• DATA FOR THE TASK:
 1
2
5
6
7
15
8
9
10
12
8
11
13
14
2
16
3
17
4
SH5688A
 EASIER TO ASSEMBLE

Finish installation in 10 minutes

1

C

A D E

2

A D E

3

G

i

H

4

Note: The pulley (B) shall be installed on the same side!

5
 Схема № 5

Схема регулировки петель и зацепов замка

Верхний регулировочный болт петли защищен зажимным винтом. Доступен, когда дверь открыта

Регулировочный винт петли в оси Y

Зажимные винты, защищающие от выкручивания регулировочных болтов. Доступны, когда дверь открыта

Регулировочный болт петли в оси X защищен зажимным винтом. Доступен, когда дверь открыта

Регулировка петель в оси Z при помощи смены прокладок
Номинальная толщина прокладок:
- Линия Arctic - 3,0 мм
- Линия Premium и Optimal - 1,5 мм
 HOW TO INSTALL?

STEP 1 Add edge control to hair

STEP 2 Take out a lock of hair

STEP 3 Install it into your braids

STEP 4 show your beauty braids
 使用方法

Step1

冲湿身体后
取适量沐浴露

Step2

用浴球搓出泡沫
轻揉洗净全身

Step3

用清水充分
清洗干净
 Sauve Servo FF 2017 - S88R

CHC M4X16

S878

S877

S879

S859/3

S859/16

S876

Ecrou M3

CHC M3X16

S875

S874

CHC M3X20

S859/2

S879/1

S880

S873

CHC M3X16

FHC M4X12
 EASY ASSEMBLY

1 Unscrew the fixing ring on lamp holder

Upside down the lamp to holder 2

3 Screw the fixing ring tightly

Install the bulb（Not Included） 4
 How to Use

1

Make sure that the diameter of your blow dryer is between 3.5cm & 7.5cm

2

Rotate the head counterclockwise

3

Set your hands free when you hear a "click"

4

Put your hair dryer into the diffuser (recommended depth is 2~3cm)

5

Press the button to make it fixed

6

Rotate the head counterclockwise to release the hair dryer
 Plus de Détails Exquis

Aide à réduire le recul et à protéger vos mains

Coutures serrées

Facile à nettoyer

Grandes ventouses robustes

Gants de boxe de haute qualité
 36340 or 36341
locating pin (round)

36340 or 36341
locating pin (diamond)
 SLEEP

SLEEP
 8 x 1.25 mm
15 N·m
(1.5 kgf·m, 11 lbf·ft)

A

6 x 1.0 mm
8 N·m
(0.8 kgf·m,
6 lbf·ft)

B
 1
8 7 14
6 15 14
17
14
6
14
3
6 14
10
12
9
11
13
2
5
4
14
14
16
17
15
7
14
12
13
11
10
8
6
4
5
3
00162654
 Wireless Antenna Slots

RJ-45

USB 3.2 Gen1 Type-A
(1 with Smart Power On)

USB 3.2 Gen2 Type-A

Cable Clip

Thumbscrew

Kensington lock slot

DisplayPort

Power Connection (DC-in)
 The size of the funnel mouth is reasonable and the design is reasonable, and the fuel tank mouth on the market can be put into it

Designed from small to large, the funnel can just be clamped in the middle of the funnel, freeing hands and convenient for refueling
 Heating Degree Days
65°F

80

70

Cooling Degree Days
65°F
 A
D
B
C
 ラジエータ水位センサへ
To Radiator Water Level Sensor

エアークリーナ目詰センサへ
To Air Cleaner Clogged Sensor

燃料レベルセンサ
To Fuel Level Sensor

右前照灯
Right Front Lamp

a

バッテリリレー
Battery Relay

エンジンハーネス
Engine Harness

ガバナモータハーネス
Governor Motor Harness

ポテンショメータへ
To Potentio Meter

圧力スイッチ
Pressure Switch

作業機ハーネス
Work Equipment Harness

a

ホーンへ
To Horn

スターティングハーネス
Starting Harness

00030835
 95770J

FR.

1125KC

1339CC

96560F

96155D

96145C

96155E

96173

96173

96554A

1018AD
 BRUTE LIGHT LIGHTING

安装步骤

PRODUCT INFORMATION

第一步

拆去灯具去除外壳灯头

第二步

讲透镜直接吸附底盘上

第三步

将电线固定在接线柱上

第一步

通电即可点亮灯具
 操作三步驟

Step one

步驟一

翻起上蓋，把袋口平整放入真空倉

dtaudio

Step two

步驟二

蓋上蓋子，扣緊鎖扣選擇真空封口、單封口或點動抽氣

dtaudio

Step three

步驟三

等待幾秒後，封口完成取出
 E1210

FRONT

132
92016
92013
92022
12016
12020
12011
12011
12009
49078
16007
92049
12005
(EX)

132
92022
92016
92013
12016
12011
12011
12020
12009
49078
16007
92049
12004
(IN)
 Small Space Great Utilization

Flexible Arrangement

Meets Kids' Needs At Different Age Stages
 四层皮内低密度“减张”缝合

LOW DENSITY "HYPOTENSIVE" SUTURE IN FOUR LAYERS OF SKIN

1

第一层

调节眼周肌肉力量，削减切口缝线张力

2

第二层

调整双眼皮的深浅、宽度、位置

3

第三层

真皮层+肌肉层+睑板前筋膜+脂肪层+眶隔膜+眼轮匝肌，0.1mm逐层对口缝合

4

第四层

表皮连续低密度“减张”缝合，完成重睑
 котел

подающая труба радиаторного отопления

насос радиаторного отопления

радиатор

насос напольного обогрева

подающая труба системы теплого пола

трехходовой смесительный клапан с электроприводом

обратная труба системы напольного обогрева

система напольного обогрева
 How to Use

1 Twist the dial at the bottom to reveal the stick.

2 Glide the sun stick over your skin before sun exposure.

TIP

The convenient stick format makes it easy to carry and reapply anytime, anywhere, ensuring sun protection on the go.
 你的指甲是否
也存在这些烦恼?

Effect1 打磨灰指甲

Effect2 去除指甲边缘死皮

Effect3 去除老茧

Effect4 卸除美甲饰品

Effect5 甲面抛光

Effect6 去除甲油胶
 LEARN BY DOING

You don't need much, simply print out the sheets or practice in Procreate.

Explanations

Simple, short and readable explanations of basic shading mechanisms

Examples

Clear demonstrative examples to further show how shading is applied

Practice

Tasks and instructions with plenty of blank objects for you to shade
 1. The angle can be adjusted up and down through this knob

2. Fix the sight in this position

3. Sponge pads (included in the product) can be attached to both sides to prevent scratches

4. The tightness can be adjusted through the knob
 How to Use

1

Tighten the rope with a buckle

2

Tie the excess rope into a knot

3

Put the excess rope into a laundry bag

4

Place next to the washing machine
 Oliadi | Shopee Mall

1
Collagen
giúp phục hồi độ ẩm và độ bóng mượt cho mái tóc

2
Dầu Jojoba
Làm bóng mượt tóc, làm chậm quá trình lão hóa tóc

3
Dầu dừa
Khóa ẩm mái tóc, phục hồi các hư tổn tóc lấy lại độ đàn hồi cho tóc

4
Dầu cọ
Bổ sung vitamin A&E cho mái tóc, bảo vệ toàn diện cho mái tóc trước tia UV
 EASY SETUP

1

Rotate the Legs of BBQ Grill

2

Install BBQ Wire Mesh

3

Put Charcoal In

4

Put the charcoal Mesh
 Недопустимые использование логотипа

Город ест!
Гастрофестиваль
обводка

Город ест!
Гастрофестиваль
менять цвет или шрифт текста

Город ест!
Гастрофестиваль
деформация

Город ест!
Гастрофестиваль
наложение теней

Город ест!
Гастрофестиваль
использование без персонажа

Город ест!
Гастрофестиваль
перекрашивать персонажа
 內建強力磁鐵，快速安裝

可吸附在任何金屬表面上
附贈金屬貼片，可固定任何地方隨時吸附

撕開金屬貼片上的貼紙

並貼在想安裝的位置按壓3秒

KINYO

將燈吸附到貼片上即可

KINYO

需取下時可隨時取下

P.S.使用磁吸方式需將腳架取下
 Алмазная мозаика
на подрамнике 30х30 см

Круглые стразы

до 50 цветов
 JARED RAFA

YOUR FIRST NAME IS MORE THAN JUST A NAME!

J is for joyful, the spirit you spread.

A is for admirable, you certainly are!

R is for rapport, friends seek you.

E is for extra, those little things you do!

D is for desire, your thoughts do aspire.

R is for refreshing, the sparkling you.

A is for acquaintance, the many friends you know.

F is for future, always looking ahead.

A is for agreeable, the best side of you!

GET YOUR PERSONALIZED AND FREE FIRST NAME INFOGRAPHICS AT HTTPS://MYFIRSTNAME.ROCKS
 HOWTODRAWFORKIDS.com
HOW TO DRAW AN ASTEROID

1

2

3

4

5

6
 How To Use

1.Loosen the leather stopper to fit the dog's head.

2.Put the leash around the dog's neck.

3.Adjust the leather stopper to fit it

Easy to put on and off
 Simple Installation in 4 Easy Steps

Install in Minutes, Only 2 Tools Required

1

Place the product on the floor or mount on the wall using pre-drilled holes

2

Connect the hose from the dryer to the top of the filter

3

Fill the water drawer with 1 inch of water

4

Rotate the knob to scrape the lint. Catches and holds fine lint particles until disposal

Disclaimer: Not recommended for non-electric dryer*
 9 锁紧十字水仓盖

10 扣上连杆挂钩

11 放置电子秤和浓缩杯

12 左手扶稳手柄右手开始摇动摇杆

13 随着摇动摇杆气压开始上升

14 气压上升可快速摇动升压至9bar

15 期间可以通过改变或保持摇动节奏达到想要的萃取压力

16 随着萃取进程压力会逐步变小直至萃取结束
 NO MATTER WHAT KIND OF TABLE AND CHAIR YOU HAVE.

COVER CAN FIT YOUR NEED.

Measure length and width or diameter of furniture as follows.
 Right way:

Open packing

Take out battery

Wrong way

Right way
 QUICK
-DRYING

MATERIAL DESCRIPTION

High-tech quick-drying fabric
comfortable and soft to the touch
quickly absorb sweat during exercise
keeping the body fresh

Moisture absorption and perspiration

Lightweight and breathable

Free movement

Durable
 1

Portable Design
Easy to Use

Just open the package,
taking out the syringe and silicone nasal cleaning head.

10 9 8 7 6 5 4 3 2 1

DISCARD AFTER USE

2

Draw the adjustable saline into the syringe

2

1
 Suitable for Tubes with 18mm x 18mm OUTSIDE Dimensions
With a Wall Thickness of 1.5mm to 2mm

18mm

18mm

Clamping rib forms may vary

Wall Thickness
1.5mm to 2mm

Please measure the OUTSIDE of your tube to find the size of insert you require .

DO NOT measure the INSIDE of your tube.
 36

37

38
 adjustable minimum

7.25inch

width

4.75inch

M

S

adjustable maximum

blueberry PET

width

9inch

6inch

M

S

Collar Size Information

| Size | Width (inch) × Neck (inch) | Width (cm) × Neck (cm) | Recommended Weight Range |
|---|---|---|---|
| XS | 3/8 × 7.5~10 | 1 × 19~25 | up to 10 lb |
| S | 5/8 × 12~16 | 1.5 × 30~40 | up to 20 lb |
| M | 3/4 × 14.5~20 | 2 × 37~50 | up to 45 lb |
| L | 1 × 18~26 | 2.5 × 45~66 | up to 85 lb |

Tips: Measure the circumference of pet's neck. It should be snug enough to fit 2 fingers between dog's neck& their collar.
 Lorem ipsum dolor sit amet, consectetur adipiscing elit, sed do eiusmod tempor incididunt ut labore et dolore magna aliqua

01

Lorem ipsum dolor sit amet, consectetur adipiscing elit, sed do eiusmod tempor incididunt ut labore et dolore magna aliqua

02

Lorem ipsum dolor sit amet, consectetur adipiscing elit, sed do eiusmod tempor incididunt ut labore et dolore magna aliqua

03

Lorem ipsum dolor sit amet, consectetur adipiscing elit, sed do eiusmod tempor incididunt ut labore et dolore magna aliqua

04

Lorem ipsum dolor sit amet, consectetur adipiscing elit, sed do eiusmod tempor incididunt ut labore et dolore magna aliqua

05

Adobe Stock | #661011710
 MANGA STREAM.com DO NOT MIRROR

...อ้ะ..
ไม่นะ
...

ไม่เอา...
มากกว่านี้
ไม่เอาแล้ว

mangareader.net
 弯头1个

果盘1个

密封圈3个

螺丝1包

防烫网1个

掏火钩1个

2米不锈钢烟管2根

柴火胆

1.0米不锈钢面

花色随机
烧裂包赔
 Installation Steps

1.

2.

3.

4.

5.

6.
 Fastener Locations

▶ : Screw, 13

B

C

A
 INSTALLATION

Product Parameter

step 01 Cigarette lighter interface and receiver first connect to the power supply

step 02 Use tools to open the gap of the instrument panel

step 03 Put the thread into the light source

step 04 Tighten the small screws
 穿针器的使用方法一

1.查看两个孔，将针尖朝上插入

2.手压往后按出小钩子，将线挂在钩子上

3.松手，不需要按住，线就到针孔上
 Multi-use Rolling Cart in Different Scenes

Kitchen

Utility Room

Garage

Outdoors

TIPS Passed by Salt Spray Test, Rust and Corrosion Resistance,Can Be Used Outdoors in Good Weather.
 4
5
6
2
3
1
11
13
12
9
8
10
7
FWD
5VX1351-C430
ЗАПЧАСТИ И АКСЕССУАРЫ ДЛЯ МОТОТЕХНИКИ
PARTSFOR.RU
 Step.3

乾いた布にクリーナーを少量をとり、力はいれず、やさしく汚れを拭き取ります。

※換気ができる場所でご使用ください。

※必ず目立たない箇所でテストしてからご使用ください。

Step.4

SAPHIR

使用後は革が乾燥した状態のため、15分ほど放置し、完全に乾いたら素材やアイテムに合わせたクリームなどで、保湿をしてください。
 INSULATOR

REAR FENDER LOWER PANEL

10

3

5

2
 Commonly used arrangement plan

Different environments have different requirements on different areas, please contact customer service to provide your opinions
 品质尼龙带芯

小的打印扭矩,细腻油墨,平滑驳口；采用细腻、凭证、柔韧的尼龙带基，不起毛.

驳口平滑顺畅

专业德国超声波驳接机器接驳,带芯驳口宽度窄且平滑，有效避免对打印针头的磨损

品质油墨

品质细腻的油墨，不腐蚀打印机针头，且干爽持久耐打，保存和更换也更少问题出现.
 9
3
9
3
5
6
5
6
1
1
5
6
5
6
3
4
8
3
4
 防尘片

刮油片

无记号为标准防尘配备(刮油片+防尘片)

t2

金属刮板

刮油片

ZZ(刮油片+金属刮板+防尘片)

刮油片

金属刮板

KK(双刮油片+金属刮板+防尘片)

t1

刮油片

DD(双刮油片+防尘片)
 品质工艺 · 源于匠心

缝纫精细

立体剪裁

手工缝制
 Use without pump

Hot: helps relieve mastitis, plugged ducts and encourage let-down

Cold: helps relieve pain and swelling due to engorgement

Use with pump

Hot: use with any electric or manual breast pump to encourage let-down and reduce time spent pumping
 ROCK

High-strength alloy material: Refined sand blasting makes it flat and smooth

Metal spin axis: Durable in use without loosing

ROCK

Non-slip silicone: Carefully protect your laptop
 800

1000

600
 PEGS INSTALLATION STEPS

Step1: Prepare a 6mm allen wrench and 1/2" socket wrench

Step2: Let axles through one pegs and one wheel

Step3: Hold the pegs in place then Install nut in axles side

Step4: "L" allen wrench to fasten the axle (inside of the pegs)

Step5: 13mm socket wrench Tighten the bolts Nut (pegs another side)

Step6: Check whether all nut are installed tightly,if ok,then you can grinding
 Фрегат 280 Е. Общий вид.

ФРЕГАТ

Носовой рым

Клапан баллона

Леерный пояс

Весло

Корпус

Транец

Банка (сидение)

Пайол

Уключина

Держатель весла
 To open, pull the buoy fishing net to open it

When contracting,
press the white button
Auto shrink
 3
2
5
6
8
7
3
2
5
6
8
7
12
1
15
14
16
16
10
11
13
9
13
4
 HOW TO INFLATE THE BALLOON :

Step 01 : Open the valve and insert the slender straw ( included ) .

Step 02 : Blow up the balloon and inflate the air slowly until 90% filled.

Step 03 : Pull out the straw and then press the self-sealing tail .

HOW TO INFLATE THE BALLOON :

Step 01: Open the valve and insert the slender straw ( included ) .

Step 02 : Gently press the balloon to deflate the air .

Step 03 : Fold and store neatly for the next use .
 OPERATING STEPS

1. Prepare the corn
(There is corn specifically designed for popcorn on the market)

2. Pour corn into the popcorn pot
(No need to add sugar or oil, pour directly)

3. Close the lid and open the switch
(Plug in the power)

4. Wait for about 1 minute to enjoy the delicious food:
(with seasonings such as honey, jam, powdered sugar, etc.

• WHAT THE EXERCISE ASKS:
Report each line in the data above that holds the word "персонажа" by copying it.

• ANSWER BOX:
использование без персонажа
перекрашивать персонажа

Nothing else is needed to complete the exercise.